Dos reservatórios prometidos em abril, só 59 mil foram entregues no prazo
ONGs levantam dúvidas sobre a durabilidade de cisternas de polietileno, que
são mais caras que as feitas de cimento
(AGUIRRE TALENTO) ENVIADO ESPECIAL AO INTERIOR DO CEARÁ
O governo Dilma Rousseff não cumpriu nem metade da meta de entregar 130 mil
cisternas até julho aos atingidos pela seca no Nordeste.
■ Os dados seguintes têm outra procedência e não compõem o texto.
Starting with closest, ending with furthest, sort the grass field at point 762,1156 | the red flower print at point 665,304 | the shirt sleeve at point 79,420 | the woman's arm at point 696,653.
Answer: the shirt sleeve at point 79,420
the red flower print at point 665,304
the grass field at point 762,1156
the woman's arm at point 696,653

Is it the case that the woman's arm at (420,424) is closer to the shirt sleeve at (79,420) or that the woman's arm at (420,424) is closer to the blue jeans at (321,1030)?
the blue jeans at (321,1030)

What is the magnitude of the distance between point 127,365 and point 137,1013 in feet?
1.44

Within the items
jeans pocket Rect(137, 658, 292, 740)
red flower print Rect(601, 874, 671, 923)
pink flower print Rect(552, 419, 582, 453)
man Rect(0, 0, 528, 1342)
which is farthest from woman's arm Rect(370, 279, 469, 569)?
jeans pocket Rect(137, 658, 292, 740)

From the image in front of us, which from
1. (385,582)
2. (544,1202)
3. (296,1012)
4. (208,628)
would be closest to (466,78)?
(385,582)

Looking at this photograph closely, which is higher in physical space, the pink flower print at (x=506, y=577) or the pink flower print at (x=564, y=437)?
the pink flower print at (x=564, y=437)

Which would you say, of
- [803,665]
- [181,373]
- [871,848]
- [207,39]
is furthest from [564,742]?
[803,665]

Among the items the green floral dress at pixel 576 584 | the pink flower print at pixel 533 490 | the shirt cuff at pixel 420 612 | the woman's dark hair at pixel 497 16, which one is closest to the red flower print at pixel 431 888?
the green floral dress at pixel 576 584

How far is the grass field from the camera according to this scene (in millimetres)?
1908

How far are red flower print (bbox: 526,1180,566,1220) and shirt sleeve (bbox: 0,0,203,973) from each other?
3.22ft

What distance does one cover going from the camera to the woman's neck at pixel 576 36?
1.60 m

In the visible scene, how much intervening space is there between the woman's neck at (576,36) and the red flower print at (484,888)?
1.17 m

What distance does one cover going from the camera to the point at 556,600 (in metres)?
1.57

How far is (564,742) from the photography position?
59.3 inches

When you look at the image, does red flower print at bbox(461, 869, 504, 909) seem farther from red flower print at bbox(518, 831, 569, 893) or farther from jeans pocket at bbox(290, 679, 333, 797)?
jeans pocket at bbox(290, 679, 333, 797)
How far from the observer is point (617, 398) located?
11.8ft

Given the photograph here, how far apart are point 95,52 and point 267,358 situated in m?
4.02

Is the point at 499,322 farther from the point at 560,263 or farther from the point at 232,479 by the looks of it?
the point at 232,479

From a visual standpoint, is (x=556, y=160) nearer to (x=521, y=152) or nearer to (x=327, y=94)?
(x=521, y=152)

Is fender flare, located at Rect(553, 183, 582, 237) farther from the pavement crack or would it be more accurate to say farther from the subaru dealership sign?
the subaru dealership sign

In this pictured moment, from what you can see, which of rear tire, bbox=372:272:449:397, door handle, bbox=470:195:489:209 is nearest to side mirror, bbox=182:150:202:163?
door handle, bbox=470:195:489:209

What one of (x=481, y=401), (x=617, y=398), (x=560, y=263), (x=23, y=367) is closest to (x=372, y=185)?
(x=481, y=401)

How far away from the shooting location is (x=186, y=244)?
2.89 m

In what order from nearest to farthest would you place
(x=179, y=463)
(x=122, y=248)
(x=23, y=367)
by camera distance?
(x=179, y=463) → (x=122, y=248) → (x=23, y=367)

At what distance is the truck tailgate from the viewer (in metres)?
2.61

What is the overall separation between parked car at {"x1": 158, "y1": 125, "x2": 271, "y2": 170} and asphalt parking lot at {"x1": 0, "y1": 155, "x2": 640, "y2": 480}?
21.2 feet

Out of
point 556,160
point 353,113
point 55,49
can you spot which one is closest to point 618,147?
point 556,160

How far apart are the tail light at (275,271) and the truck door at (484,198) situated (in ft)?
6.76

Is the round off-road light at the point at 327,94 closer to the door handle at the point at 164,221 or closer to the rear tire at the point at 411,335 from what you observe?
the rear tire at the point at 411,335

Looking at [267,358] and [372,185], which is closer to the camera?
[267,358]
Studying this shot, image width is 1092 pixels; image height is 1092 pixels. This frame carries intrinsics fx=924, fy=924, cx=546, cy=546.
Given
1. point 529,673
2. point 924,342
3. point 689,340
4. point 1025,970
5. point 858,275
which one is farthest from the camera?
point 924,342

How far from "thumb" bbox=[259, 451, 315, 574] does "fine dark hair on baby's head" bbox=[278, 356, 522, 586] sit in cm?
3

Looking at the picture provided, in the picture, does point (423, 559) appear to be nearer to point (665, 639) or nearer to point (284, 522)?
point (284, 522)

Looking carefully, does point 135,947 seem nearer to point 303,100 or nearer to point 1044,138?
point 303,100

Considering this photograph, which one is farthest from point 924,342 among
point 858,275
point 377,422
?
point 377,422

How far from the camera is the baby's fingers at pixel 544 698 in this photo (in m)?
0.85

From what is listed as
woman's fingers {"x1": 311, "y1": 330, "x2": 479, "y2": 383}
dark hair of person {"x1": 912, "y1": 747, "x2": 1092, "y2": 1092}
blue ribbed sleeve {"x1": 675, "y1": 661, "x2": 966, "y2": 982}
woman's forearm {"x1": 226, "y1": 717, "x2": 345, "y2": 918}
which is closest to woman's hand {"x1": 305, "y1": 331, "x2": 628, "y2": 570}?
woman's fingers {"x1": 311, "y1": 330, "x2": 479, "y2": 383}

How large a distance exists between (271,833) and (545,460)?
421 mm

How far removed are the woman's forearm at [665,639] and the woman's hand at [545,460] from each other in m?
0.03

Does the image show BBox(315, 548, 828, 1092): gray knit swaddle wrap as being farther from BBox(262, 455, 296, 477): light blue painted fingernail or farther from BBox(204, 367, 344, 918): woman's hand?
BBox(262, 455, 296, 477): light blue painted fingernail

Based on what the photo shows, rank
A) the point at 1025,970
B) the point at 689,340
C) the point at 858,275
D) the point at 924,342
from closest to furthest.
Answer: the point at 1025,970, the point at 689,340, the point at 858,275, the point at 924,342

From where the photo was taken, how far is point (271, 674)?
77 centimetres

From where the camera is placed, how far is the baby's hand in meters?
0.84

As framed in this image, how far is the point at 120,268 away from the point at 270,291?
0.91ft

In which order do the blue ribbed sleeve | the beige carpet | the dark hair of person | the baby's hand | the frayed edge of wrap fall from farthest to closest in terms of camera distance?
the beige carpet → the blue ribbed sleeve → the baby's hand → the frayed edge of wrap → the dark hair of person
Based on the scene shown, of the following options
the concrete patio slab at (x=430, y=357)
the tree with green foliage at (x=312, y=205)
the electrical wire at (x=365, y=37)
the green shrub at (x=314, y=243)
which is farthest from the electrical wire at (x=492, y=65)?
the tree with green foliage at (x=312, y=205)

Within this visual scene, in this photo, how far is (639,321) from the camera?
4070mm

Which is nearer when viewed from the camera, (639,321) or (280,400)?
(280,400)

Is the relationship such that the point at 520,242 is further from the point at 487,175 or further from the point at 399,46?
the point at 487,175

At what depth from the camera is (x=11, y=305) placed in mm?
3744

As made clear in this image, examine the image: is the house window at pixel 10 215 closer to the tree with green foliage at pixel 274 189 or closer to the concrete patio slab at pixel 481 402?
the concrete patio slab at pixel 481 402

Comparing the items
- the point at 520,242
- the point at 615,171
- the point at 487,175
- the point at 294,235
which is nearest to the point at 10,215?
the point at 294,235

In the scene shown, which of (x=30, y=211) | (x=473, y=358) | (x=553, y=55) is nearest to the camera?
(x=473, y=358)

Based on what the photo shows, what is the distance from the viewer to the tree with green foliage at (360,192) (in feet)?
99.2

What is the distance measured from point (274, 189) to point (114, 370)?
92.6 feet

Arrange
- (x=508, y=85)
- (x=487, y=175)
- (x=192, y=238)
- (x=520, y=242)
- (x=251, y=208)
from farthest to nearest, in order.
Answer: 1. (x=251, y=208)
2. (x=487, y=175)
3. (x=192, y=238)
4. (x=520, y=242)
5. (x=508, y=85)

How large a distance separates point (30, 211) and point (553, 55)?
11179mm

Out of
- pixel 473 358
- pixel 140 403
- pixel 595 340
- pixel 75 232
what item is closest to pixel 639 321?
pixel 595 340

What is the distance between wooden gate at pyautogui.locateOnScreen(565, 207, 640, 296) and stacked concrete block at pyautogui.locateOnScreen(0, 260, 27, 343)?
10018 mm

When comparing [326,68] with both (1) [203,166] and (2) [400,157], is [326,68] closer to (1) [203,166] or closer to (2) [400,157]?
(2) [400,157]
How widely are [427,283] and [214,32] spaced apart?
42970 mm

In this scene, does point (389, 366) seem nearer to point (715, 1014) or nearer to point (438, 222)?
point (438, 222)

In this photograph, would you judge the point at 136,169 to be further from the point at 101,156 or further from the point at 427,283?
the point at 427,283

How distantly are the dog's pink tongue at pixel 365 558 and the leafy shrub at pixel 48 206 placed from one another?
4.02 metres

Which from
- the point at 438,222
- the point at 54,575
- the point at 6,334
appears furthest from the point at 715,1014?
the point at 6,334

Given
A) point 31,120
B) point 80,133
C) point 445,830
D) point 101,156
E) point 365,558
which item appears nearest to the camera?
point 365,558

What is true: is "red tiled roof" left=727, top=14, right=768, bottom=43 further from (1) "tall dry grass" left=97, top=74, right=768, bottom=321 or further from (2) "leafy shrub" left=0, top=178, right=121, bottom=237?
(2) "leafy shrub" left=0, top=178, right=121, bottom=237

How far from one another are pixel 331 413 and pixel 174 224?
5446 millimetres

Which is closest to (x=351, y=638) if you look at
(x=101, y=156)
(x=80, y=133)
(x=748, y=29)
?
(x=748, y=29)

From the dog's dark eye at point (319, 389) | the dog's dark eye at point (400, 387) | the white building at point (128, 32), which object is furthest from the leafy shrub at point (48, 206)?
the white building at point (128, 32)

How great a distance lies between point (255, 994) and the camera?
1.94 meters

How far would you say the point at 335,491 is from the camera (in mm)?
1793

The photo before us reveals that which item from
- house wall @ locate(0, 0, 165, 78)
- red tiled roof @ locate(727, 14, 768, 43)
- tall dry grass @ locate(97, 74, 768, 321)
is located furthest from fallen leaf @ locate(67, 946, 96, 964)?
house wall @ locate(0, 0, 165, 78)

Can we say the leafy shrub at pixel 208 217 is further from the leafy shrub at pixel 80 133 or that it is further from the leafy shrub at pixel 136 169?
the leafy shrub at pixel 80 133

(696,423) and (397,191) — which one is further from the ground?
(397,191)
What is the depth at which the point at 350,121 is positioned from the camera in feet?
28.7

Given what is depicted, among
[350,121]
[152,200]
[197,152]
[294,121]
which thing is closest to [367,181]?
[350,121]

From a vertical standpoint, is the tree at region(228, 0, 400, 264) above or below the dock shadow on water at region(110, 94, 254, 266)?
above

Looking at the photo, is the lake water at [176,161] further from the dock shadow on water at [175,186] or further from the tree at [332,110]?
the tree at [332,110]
Dos reservatórios de água prometidos pela presidente no dia 2 de abril, em
evento com sete governadores em Fortaleza (Ceará), 59 mil foram entregues no
prazo.
A ideia de acelerar a entrega de cisternas até meados do ano tem um motivo
climático. É nesse período que se encerra a época de chuvas --ainda que
escassas-- na região do semiárido.
Os moradores que receberam as cisternas no prazo e tiveram a sorte de contar
com alguma chuva conseguiram armazenar essa água para enfrentar mais um período
de meses de estiagem.
CARROS-PIPA
Fora do período de chuvas, o sertanejo depende apenas dos carros-pipa para
abastecer seus reservatórios.
Uma opção são os veículos contratados pelo Exército, nem sempre com equipes e
água suficientes.
Outra é pagar pelo abastecimento a carros-pipa de particulares (cerca de R$
100 para encher o reservatório) ou de veículos da prefeitura, que muitas vezes
abastecem apenas as cisternas de seus aliados políticos no município.
Considerada a pior dos últimos 50 anos, a seca já deixou cerca de 1.500
municípios do Nordeste e Minas Gerais em estado de emergência, afetando dez
milhões de pessoas. Também arrasou a agropecuária, com perdas de cultivos e de
animais.
METAS
O Ministério da Integração Nacional coordena o programa. As cisternas são
compradas e levadas aos municípios, onde empresas locais cuidam da instalação.
Além da meta de 130 mil até julho, Dilma falava em 240 mil até dezembro e um
total de 750 mil até o final do de 2014, ano eleitoral.
De abril até agora, segundo o governo federal, 125 mil reservatórios foram
entregues e o governo federal gastou R$ 437 milhões na aquisição das cisternas.
Em municípios do interior do Ceará, como Acopiara (a 355 km de Fortaleza) e
Canindé (a 118 km da capital), as cisternas de polietileno já se integraram à
paisagem local: elas se acumulam em depósitos a céu aberto à espera de
instalação.
Moradores da região se cadastraram desde o início do ano para recebê-las. Sem
os reservatórios, eles não podem nem armazenar água dos carros-pipa. A única
alternativa é, diariamente, encher baldes nos poucos açudes que ainda não
secaram.
AÇUDES
É o que faz a dona de casa Maria Luciana da Silva, 30, da zona rural de
Acopiara. Ela leva uma hora na caminhada para buscar água.
"Não vem aqui o carro-pipa", diz a moradora, que reclama por ainda não ter
recebido os reservatórios --que já chegaram a algumas das casas vizinhas.
Mas quem já recebeu as cisternas também enfrenta problemas. A Folha
encontrou residências com equipamentos entregues há meses, mas que ainda não
foram instalados.
A agricultora Silvana de Araújo, 38, de Acopiara, afirma que o reservatório
foi deixado em seu quintal há quatro meses, sob a promessa de uma instalação
rápida.
Até agora está parado. Ela, o marido e os cinco filhos bebem a água de açude.
Em Canindé, o aposentado Mozar Cruz, 65, recebeu só no início deste mês a sua
cisterna. Mas ele diz ter pago um carro-pipa particular para enchê-la porque a
água dos carros do Exército é pouca. "Não dá pra todo mundo", diz.
LENTIDÃO
A promessa das cisternas faz parte de um pacote de medidas contra a seca
anunciadas em abril pela presidente.
O governo resolveu priorizar as cisternas de polietileno sob o argumento da
rapidez na instalação, em vez de reservatórios com placas de cimento, que
continuam a ser feitos em menor escala.
Isso apesar de serem mais caras --custam R$ 5.000 a unidade, enquanto as de
placa saem por cerca de R$ 2.200.
As organizações não governamentais que participavam da produção das cisternas
de placa, porém, passaram a levantar dúvidas sobre a durabilidade do novo tipo.
O governo federal argumenta que o polietileno é resistente ao calor e que o
reservatório tem vida útil média de 35 anos.
A lentidão não afeta somente a instalação das cisternas: em junho, reportagem
da Folha mostrou que as ações estão demorando a chegar a moradores
afetados. Houve atraso, por exemplo, na entrega de milho subsidiado e na
liberação de verbas para perfuração de poços.